Replication initiation at the Escherichia coli chromosomal origin

Abstract

To initiate DNA replication, DnaA recognizes and binds to specific sequences within the Escherichia coli chromosomal origin (oriC), and then unwinds a region within oriC. Next, DnaA interacts with DnaB helicase in loading the DnaB-DnaC complex on each separated strand. Primer formation by primase (DnaG) induces the dissociation of DnaC from DnaB, which involves the hydrolysis of ATP bound to DnaC. Recent evidence indicates that DnaC acts as a checkpoint in the transition from initiation to the elongation stage of DNA replication.
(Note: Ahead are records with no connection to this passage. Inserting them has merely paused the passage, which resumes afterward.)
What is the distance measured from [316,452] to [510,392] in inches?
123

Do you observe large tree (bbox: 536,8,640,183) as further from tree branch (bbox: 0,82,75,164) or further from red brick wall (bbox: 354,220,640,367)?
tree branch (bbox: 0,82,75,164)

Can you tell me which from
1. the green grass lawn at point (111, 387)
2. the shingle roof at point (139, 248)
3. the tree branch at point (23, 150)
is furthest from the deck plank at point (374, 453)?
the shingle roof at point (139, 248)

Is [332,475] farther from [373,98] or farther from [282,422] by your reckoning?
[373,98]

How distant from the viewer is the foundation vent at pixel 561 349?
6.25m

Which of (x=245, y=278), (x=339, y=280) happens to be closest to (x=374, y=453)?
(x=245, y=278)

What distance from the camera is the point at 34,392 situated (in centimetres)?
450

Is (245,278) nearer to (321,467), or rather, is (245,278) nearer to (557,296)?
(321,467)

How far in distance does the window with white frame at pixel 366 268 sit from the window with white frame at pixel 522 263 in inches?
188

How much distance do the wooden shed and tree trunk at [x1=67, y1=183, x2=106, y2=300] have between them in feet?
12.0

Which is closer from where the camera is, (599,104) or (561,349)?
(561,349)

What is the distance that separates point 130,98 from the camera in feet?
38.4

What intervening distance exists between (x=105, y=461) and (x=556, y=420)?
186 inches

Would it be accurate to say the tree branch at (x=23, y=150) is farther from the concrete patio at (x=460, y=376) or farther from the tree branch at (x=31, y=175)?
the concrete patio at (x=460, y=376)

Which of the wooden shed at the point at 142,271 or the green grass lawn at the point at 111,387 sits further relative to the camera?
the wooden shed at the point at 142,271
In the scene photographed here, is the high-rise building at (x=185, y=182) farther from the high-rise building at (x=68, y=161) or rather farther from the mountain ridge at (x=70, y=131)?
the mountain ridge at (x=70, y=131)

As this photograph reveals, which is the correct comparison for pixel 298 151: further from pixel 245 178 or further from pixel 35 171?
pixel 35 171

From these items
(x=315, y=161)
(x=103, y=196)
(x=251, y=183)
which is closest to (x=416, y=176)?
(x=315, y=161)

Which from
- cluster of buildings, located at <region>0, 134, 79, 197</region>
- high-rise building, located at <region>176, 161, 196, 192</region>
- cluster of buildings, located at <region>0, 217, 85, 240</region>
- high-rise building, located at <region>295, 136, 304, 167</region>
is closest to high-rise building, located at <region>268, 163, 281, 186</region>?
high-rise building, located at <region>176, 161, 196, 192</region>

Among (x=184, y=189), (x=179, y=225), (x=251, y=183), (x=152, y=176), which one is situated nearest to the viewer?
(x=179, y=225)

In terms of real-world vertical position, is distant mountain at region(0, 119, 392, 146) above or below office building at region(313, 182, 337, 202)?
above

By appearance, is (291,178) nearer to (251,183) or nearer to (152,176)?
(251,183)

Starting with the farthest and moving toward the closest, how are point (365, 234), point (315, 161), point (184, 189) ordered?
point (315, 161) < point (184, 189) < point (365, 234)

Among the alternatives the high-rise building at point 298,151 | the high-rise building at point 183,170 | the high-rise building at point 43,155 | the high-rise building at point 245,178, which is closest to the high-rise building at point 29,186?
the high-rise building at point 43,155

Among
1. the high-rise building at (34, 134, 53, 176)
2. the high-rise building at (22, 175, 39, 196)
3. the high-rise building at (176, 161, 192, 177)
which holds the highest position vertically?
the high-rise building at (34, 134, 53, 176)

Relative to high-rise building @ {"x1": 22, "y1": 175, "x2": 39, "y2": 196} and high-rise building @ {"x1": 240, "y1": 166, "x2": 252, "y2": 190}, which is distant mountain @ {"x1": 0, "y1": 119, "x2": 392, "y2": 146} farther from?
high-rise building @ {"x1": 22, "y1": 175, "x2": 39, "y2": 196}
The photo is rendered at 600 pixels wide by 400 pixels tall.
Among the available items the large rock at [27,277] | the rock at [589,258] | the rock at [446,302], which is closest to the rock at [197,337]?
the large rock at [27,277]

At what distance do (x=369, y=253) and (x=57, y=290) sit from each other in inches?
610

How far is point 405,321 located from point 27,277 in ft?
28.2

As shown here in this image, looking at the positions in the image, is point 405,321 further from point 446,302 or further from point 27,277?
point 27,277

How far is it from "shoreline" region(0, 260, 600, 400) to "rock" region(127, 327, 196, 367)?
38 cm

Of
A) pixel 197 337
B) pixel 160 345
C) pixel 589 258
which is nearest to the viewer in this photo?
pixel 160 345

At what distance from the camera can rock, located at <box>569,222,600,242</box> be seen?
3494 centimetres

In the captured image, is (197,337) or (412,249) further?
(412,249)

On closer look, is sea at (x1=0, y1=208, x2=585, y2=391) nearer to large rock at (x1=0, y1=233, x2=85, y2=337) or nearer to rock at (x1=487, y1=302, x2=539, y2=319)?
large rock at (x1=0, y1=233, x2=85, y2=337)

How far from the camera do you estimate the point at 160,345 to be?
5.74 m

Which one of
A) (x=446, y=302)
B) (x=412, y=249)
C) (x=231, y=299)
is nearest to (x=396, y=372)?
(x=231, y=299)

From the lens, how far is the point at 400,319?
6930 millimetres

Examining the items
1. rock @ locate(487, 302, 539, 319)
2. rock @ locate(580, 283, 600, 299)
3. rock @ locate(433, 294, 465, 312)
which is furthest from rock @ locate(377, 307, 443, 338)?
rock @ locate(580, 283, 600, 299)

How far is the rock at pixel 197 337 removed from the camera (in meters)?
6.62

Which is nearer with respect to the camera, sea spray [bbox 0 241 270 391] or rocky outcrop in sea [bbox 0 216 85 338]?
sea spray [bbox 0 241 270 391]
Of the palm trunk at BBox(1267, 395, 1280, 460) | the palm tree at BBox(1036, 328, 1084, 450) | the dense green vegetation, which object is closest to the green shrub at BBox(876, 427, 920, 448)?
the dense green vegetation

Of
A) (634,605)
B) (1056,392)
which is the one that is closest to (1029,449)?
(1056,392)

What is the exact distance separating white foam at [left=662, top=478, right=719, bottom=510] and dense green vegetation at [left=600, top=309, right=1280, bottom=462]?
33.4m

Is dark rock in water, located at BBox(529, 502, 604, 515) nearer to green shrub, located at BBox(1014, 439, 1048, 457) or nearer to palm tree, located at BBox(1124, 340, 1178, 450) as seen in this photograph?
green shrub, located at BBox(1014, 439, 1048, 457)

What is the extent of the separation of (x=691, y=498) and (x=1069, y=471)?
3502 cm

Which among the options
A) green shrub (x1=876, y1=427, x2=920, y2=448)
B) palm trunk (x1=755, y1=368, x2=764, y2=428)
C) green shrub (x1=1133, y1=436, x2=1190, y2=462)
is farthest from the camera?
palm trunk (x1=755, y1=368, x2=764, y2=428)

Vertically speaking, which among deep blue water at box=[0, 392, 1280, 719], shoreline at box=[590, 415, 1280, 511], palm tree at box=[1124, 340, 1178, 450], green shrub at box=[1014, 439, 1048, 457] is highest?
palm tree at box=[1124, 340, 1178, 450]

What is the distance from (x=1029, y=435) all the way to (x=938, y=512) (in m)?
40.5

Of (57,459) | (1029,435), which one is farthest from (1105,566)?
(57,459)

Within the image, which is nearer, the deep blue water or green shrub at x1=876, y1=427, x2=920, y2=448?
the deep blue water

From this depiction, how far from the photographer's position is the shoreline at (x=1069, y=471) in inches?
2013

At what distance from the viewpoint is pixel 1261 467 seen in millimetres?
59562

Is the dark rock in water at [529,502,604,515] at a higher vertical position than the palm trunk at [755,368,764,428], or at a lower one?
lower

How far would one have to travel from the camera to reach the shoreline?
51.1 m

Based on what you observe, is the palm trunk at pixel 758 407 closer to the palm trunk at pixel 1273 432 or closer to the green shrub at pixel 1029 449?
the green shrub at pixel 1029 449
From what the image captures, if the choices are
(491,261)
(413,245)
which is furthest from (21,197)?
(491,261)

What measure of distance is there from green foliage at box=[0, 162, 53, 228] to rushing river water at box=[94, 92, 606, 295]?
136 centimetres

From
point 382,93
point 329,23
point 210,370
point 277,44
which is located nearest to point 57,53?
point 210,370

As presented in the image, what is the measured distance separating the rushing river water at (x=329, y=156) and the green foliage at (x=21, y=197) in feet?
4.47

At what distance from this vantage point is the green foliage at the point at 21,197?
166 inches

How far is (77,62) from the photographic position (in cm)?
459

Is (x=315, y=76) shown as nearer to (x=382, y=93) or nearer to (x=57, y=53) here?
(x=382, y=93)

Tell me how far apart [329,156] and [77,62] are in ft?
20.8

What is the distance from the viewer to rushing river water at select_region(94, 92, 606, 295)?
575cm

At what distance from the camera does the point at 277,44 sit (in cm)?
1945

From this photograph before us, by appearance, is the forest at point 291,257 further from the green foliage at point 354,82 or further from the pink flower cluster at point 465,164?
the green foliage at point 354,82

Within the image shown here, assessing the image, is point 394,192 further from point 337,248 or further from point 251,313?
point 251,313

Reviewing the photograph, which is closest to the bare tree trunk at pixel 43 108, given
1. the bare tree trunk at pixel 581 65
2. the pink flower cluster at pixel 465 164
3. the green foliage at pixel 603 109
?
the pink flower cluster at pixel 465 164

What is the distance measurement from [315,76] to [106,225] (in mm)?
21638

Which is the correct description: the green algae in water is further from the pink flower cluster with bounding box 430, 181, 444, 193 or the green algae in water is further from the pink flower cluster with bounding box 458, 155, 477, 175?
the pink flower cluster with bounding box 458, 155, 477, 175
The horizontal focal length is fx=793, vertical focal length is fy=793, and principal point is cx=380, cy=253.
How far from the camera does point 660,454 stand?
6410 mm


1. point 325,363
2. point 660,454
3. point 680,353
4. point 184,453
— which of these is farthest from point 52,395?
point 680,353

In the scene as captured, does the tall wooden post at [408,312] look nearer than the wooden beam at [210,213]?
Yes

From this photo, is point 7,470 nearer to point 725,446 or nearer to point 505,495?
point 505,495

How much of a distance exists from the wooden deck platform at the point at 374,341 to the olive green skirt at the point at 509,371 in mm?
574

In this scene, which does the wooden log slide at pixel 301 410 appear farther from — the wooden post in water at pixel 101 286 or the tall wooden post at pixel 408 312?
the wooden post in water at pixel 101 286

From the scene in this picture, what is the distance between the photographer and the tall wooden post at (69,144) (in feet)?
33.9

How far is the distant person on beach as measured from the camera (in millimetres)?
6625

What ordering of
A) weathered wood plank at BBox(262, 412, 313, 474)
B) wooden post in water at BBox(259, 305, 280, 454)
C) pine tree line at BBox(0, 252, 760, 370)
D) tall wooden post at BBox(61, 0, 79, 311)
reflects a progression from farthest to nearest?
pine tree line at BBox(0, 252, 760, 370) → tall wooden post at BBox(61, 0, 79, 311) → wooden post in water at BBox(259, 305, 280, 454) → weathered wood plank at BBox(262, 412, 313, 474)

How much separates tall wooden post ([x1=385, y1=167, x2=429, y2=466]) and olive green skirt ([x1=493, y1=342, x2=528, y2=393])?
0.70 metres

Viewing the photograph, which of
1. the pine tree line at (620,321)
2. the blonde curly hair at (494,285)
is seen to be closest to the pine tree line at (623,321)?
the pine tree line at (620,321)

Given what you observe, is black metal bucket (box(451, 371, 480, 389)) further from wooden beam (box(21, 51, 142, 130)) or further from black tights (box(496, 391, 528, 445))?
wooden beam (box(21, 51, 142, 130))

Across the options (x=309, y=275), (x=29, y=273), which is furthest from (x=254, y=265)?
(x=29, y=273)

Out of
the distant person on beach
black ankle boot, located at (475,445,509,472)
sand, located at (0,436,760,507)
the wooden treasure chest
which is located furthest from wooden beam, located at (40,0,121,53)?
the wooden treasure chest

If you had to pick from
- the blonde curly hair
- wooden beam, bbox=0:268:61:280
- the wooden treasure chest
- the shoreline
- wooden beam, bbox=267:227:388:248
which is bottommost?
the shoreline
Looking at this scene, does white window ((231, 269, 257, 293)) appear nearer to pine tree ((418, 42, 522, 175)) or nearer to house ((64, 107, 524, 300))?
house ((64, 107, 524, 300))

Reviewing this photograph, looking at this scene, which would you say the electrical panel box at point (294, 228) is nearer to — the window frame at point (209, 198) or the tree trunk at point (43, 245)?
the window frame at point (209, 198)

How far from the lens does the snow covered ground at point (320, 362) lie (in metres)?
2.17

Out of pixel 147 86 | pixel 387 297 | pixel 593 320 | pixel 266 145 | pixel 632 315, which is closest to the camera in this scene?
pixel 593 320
Freed from DnaC, DnaB helicase unwinds the parental duplex DNA while interacting the cellular replicase, DNA polymerase III holoenzyme, and primase as it intermittently forms primers that are extended by the replicase in duplicating the chromosome.

Figure 1

Escherichia coli oriC carries recognition sites for DnaA, including DnaA boxes, I-sites and τ-sites. Also shown are binding sites for IHF and Fis, and the 13-mer sequences that become unwound by DnaA complexed to ATP. Following the binding of DnaA to the sites described above and unwinding, DnaA loads one DnaB₆-DnaC₃ complex each on the top and bottom strands of the unwound region. The first primers synthesized by primase on the top and bottom strands both induce the dissociation of DnaC from DnaB so that DnaB can act as a DNA helicase to unwind the parental duplex DNA, and prime the synthesis of each leading strand for the rightward and leftward progressing replication forks. The subsequent occasional interaction of primase with DnaB leads to primers (not shown) for Okazaki fragment synthesis.

Figure 2

Functional domains of DnaA, DnaB, and DnaC protein. (A) In the domain organization of DnaA, a region near the N-terminus is involved in the interaction between DnaA and DnaB, HU, Dps, DiaA, or ribosomal protein L2 (see DnaA-dependent unwinding of oriC). A region within this domain is also required for DnaA oligomerization. Domain II functions as a flexible linker joining domain I and IIIa and IIIb, but this domain is not entirely dispensable. Domain III is involved in ATP binding and carries the amino acid sequence motifs shared among AAA+ family members. Domain IV is involved in DNA binding. (B) Domains of DnaB identified by trypsin digestion correlate with the X-ray crystallographic structure of Bacillus stearothermophilus DnaB [42,90,91]. Regions of DnaB that interact with primase, DnaC and ATP, which include the Walker A and Walker B box and the arginine finger (arginine 409 of E. coli DnaB) are shown. (C) The interacting domains of DnaC with DnaB and with ATP, including the AAA+ motifs and the conserved arginines in box VII are shown. The numbers in the respective lines refer to the coordinates for E. coli DnaA, DnaB and DnaC protein.